### [Document text]

Monday, August 6, 2012

A Plane Above the Hurting

I'm writing this at ten in the morning on Monday, which is rare for me. I'm usually done and posted by the day before. But I spent Saturday and Sunday in a state of drug-induced befuddlement.

I wish I had a good rock-star, hotel-wrecking, naked-people-everywhere story, but I don't. In my case, it comes down to a kidney stone.

I thought I had hurt my back on Saturday. I told my wife, the nurse, about this. She looked at my posture and read my random grunts and laughed a short laugh. "No, you have a kidney stone."

Sure enough...


On the way to the ER, it felt like a Great White Shark, with the flat teeth of a horse, was clamped onto my left side and using me for chewing gum. I have heard how much kidney stones hurt. Let it suffice to say that the stories are true. (I have seen some accounts from women who maintain that the pain is worse than that of childbirth labor.)

Anyway, my bloggable moment from this experience came on the way to the hospital. My brain went right into "search" mode. I started trying to identify the pain as an illusion -- it is just a perception, so its interpretation can be controlled, I thought. I tried; it worked a little.

### [The data]
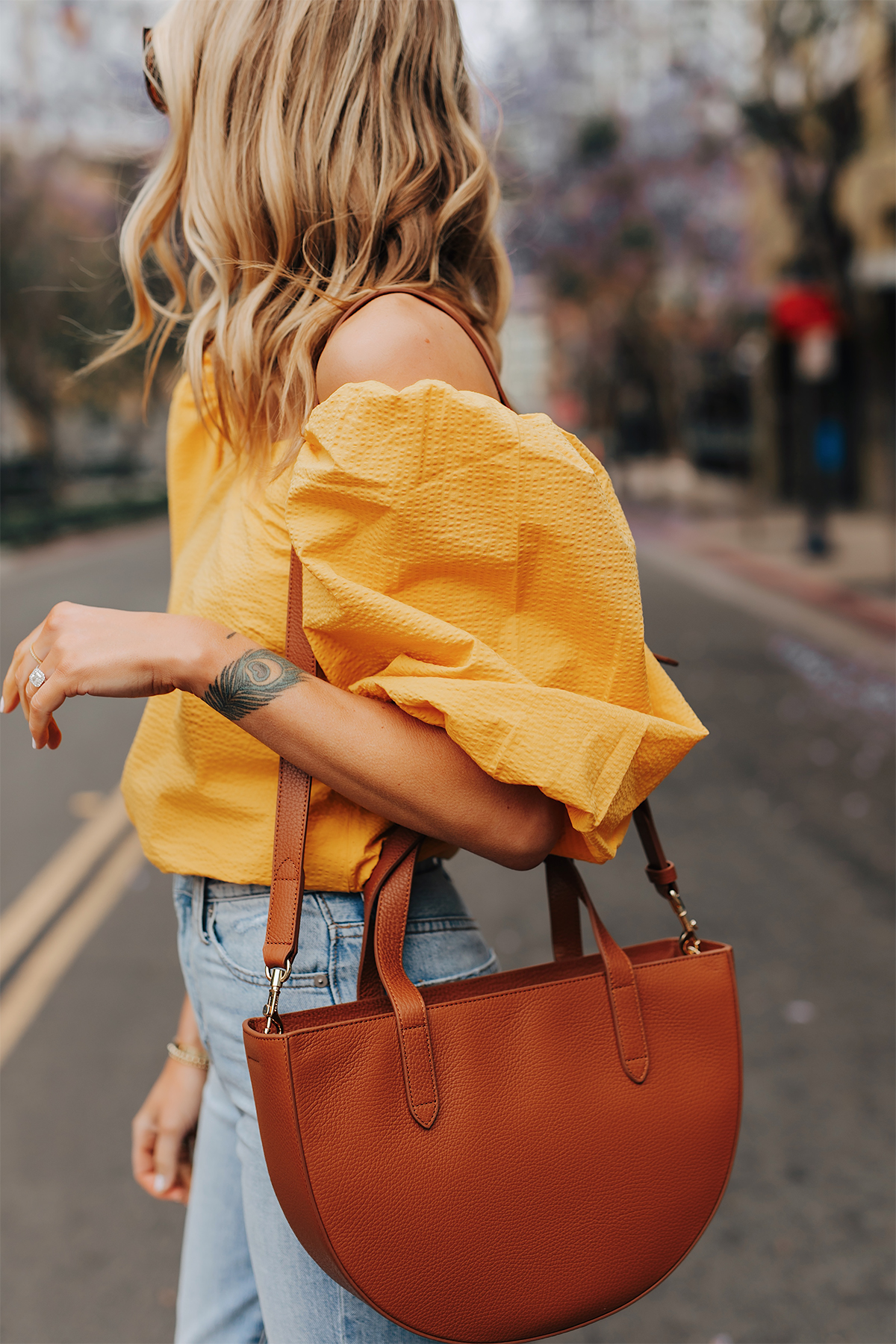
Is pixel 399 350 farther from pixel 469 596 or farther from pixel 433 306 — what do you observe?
pixel 469 596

### [About this exercise]
Continue the blog post about the kidney stone, starting right after its last sentence.

### [Result for this task]
As someone who probably exhibits symptoms of ADD, I also watched the different paths of my thoughts take off from the center of my consciousness like sun rays in all directions; different attempts to make sense out of the intensity of the pain. I didn't so much take comfort from this as, in an involuntary kind of way, to use it to transcend the pain. I kicked into intellectual mode, moving away from fight-or flight and, in this way, helped myself to think on a plane above the hurting. Not only was I thinking about the situation, but I was watching the patterns of my thought as they unfurled. In that way, I guess, I was sort of twice-removed from the pain.

In the hospital, I carried on conversations and answered questions. I laughed at jokes. The pain -- or, at least, my reaction to it -- was under control. It was there, don't get me wrong. But it was kind of standing at the door, waiting, instead of pounding with chain gauntlet-clad fists to get in.

Then, they hit me with some Dilauded, which made all well in the world. In fact, that stuff almost made the whole experience worth it. Holy moly.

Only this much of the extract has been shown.